The final documentary program presents two worlds rarely, if ever, preserved on celluloid. Martin Sorrondeguy traces the historical trajectory of the Chicano/Latino punk rock and hardcore music scenes and its always-emergent body politic in BEYOND THE SCREAMS (Sunday, August 27, 8pm). Latin American dictatorships, NAFTA, and a slew of anti-immigrant measures fuel the gut-level rage that informs this unabashedly leftist analysis of punk as passionate politics. BEYOND THE SCREAMS plays with the Premiere screening of Bob Bryan’s GV3: The Final Episode (Graffiti Verite' 3). GV3 is the latest installment of Bryan’s three part documentary series exploring the controversial underground Graffiti Art Movement. In GV3, Bryan steps away from the traditional storytelling format and reinvents the concept of documentary by using contemporary musical idioms from different countries to proclaim the narrative. Ethnic, World, Hip Hop, Techno, Metal, Fusion, Ballads and House music all conspire to disorient our sensibilities and preconceptions about this underground art form.

Digital Shorts

Additionally, two free programs will take place at Cell on Saturday, August 26. From 3pm-5pm, ATA will present the No to Low Budget Digital Film Panel, an opportunity for anyone to sit down with a panel of local and visiting digital filmmakers to find out more about digital movie making. Learn about finding money and resources, surviving grueling production schedules, overcoming the technical challenges of production, enduring the seemingly never-ending quest to finish the project, and finally getting your film screened. Panelists will show their work and discuss their approach to digital filmmaking. Following the panel, the festival will present a free program of locally produced Youth Works with many of the young filmmakers in attendance. The Youth Works program screens 5pm Saturday, August 26.

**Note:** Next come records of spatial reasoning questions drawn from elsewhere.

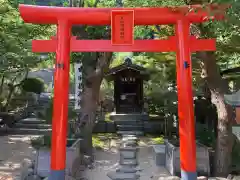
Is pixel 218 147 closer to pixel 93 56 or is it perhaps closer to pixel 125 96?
pixel 93 56

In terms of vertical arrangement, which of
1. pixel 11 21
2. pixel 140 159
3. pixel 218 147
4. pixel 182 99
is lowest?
pixel 140 159

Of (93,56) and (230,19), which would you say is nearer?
(230,19)

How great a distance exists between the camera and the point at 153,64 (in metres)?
14.1

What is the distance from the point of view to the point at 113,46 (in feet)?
Result: 17.4

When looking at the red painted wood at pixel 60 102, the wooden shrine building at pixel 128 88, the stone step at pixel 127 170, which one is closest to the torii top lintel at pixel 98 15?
the red painted wood at pixel 60 102

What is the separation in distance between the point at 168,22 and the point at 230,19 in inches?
71.7

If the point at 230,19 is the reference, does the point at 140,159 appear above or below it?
below

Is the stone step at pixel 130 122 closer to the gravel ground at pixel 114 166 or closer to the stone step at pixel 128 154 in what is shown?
the gravel ground at pixel 114 166

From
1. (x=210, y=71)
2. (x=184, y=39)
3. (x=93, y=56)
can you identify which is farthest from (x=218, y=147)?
(x=93, y=56)

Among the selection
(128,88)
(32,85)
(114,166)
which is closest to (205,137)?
(114,166)

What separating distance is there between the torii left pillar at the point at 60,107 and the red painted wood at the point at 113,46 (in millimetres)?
217

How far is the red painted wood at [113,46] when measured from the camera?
5.32 meters

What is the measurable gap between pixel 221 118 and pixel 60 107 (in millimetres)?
3915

Rounding out the weekend of new, adventurous and entertaining video work will be two more programs of shorts including work by acclaimed filmmakers such as Sadie Benning, Mark Hejnar and Jem Cohen, as well as locally renowned video makers Sarah Lockhart, Benton Jew, Jon Tojek, Peter Juneau and Susanna Donovan.

The full Digital Underground program will be available on the IndieFest web site August 7: www.sfindie.com.

Screeners and stills are available. All filmmakers are available for phone interviews. Press only: call 415.552.5034 for more information.

The Digital Underground screens at the CellSpace Theater, 2050 Bryant Street, and at ATA, 992 Valencia Street. Tickets for all programs are $7, an all-event pass is available for $20. The 3pm and 5pm Saturday afternoon CellSpace programs are free. Advance tickets and program guides are available at Lost Weekend Video, 1034 Valencia Street and on the IndieFest website: www.sfindie.com.